Erik shrugged his good shoulder. "It's not as if I have any secrets left."
Charles cringed inwardly. It was true. Though he'd done his best to tread carefully when he'd linked Erik and Moira, he couldn't avoid rifling around where he didn't belong, seeing things that weren't meant for him. "If you're sure..."
"Charles, just do it," Erik frustratedly beseeched him.
"Alright, alright," the telepath let his eyes drift closed and brought his fingers to his temple. He zeroed in on the thoughts Erik was pushing forward.
"Things were simpler before," he muttered out loud. But his mind spoke in far more detail, free from the constraints of language. Things were simpler before Charles waltzed into his life - everything came down to work because that meant survival. Nothing beyond that mattered. There was no spare time or energy to dwell on the past or to mourn the life he should have had.
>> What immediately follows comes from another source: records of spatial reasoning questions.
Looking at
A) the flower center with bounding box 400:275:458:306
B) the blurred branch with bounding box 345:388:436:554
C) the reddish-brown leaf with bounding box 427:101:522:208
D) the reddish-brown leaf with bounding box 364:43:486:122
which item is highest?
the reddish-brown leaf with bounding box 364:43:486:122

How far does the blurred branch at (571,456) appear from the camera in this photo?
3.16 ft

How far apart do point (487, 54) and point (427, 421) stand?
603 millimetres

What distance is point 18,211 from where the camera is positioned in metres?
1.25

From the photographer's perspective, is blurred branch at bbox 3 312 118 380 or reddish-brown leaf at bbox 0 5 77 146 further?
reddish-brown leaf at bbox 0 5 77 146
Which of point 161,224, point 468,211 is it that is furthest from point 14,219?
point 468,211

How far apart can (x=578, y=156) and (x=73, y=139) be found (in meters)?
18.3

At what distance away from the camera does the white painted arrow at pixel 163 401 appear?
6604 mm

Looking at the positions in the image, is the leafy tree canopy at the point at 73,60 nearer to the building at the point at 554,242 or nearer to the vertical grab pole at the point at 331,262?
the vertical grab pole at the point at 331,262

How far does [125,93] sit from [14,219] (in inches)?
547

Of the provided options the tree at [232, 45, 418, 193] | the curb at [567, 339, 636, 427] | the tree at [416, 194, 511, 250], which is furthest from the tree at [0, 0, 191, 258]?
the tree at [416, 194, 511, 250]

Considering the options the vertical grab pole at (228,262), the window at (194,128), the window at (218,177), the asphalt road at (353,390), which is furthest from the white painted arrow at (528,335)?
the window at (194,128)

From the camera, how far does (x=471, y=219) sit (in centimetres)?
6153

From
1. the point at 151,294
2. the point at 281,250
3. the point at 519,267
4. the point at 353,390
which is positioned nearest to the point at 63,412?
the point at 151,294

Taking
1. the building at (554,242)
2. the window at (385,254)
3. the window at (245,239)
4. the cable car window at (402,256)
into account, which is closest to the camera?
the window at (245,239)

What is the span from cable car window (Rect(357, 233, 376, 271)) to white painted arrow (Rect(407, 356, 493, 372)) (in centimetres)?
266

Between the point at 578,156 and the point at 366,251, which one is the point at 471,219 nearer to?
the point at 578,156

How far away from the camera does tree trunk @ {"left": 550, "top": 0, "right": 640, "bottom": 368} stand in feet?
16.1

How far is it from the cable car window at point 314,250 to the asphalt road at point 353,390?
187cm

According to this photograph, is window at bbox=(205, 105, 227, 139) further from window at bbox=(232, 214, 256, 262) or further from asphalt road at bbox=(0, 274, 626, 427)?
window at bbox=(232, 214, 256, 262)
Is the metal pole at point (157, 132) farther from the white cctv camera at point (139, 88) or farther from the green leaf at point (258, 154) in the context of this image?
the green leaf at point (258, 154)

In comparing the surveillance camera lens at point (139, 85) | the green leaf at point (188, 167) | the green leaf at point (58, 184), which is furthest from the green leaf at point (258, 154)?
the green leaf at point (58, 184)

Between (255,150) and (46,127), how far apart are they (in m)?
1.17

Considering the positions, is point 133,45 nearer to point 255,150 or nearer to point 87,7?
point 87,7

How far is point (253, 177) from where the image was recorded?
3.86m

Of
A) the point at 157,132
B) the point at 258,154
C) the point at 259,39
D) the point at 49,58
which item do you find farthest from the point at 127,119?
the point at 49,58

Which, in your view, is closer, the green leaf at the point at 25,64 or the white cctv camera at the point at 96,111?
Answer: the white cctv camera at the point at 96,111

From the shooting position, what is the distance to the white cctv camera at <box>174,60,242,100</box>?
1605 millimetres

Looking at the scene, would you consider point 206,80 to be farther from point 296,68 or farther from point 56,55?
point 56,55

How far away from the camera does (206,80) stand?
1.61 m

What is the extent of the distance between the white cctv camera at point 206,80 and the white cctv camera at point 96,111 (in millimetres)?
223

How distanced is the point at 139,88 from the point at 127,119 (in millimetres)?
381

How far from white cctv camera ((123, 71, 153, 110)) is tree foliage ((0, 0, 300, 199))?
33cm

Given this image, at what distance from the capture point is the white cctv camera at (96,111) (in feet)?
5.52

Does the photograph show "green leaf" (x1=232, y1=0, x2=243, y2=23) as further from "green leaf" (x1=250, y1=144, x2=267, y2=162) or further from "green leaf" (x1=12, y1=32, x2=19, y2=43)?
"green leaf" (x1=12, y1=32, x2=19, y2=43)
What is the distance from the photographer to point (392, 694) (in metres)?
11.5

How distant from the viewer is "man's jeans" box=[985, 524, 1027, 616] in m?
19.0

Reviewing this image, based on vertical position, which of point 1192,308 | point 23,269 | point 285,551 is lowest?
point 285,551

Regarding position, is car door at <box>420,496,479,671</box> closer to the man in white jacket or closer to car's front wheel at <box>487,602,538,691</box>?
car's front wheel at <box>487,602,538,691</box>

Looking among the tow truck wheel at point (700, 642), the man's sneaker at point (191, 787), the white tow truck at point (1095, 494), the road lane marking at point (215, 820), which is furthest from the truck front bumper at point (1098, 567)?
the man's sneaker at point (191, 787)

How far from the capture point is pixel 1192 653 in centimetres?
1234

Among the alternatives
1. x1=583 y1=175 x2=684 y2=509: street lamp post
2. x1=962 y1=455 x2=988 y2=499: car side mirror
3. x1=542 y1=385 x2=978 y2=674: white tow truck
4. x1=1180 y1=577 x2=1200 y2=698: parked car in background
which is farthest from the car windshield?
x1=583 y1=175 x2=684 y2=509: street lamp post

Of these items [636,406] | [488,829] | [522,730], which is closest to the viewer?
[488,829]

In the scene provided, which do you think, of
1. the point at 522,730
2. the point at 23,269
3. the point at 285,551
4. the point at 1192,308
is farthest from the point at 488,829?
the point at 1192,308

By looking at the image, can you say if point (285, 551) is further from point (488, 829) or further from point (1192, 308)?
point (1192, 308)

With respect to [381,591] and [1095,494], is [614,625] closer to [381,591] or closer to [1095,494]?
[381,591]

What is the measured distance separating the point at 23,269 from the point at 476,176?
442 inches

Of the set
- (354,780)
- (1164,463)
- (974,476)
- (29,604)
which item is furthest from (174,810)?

The world was small and straightforward, easy to navigate. But then came Charles and it was suddenly overflowing with new factors and variables. People, mutants, war...There was a whole new mess of things to worry about - new people to worry about when before there'd been none - and the one constant concern in his life - his livelihood - had become obsolete. In one sense, he was floundering, struggling to keep from drowning in the deep end with his comfort zone out of reach.
But all of that was overshadowed by a general - and somewhat surprised - sense of "Worth it." Because, though he may barely be keeping his head above water, he wasn't alone out there. It felt good to have other people to worry about, to have something to lose.
"Something worth fighting for," Charles murmured with a small smile before dropping his hand to his lap and letting his eyes slide open. Yes, perhaps Erik had grown a bit harder, a bit more rash. And the fierce anger that Charles could see now had always been lurking in the depths, smothered by the overpowering survival instinct, had finally surfaced and demanded to be heard. But Erik had also found a reason to live - not just survive, but really live. He had found a home. And, for Charles, that was enough to outweigh the rest.
"Ok, my friend. Let's make a compromise. For now, nothing changes. We train hard and prepare to face Shaw. But if the tide turns...if Stryker concocts reason enough to come after you, you run. I won't let that bastard take you and we can't start a war with the CIA. That would only give them cause to take us all. Fair enough?"
"Fair enough," Erik nodded and abruptly stood.
"Where are you running off to?" Charles asked, taken aback.
But Erik's naughty little smile set him at ease and sent a small shiver through him. "I'm going to see if gingers can fly."